Monitoring the manifestos – V: Unemployment

PPP and PML-N focused extensively on unemployment in their manifestos for the 2008 elections.


Saba Imtiaz February 25, 2011

KARACHI: Political parties such as the PPP and PML-N focused extensively on unemployment in their manifestos for the 2008 elections.

PPP: A four-pronged strategy will be used to provide income earning opportunities to the poor as well as unemployed youth.

A labour-intensive Public Works Programme (PWP) will be put in place so that there is guaranteed employment, for at least one year, to one working member of the poorest 25 per cent families of Pakistan.

A Literacy and Health Corps Scheme will be established. Under the scheme, there will be an employment guarantee of two years to all youth completing intermediate, graduation and post-graduation in a given year. A large proportion of the jobs will be in the social sectors (elementary education and basic health-care) and will form part of the PPP’s programme for the expansion of social services.

The PPP will put in place programmes which offer the youth vocational education and technical training in those service sectors where there is a shortage in the market.

An appropriate microfinance policy and institutional reforms will be put in place so that commercial banks, micro-finance institutions and NGOs aggressively increase their outreach to meet the goal of five million beneficiaries on a sustainable basis.

ANP: Failure to provide meaningful employment is a major cause of radicalisation in Khyber- Pakhtunkhwa. If youth are unable to find jobs they lose hope and many drift towards drugs and extremism. This cycle will be broken by providing employment targets for each year. All projects and programmes shall be driven by this priority.

Linked with this approach shall be the reform of education system so that skill development and vocational training starts at an early stage.

Special attention will be paid to the problem of the educated unemployed. Facilities like internship, placement bureaus and advisory organisations will be provided to help them find jobs. The projects of self-employment would also be given priority.
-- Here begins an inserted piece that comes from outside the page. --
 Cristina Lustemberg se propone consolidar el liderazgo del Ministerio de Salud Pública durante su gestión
MQM: The MQM’s manifesto linked poverty alleviation with unemployment. The specific measures for unemployment were: Social Security schemes would be introduced and enforced to cover all adult population. Encouragement of industrialisation, promotion of cottage industries, establishment of vocational institutions and incentives for agro-based industries in rural areas to control unemployment.
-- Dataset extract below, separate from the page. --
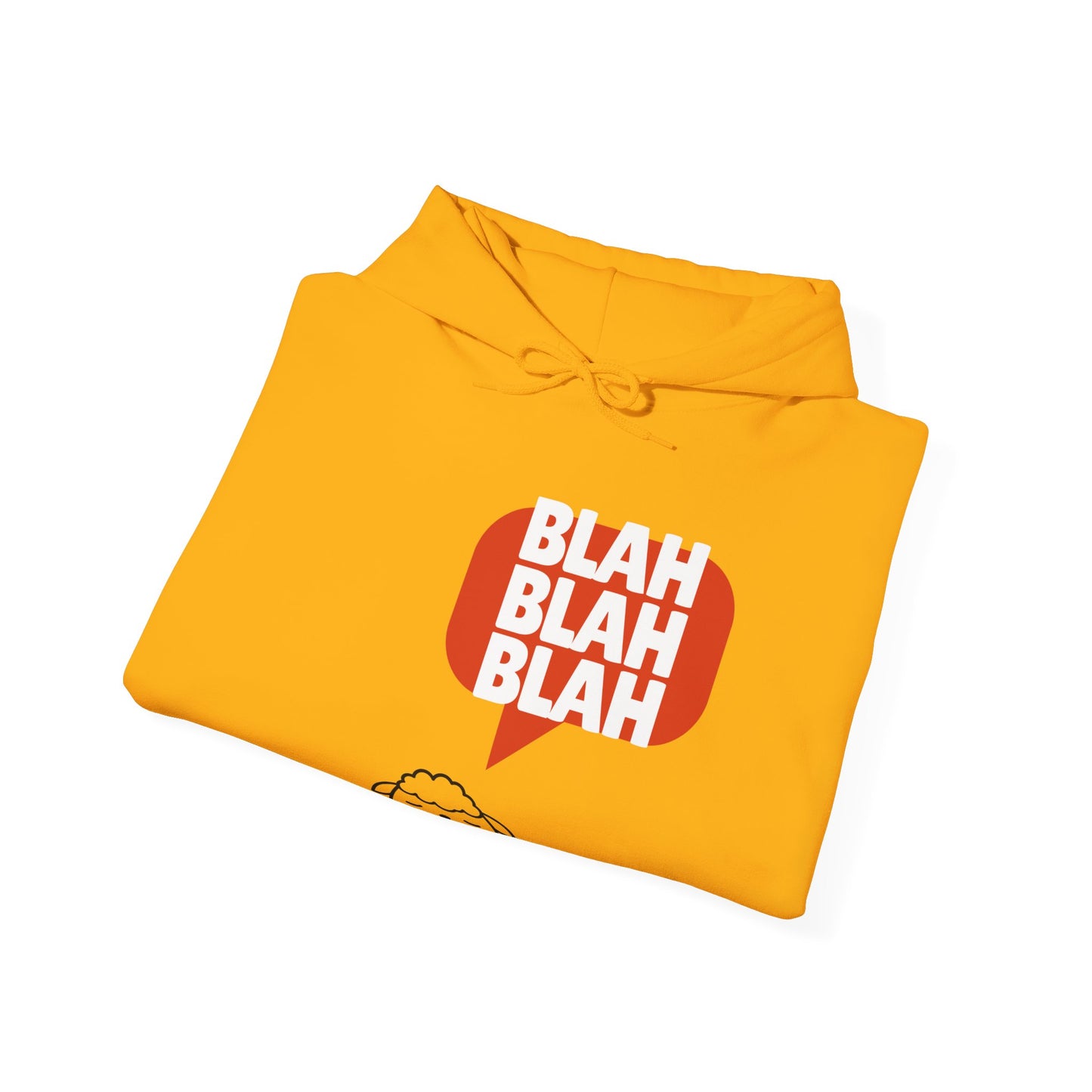 Blah blah blah of Unisex Heavy Blend™ Hooded Sweatshirt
PML-N: A National Manpower Plan will be prepared to match the demand and supply of manpower and to provide a basis for periodical adjustments in the programmes of education and training.

New employment opportunities will be provided to over three million persons in the public and private sectors.

A National Employment Fund will be created to assist qualified and skilled youth to set up their own business or professional practice. Self employment on individual or cooperative basis will be given maximum support.

Employment opportunities for qualified doctors will be provided by constructing more hospitals; extending soft term, easy instalment loans on personal surety to doctors to establish them in private practice; and giving tax concessions for establishment and expansion of private hospitals.

A comprehensive programme will be implemented for the full absorption of engineers, scientists and other skilled manpower, including a new National Consultancy Policy for the use of national consultants, strengthening and expansion of existing scientific institutions, creation of new institutes for modern technologies and making it obligatory for private industrialists to hire adequate expertise in their respective fields.

A programme for the development of technical skills to produce technically trained and employable manpower will be implemented. For this purpose the intake of polytechnics and vocational schools. Initially this can be achieved by introducing double shift in existing institutions.

STATUS: The Pakistan Labour Force Survey for 2009-2010 put unemployment at 5.6 per cent, with unemployment rising in Sindh and Punjab. According to the CIA World Factbook, unemployment was estimated to be 14 per cent in 2009 and 15 per cent in 2010. Other estimates, including one by a former economic adviser for the finance ministry, put unemployment at 34 per cent.

The government launched the highly publicised Benazir Income Support Programme. However, it was criticised by opposition parties, and inquiries have been launched to investigate alleged embezzlement of funds.

Other initiatives by the government include the President’s Rozgar Scheme (which provides a maximum Rs100,000 loan to start up a business), micro credit facilities at Khushhali Bank, the establishment of the National Vocational and Technical Education Commission and a National Internship Programme.

Published in The  Express Tribune, February 25th, 2011.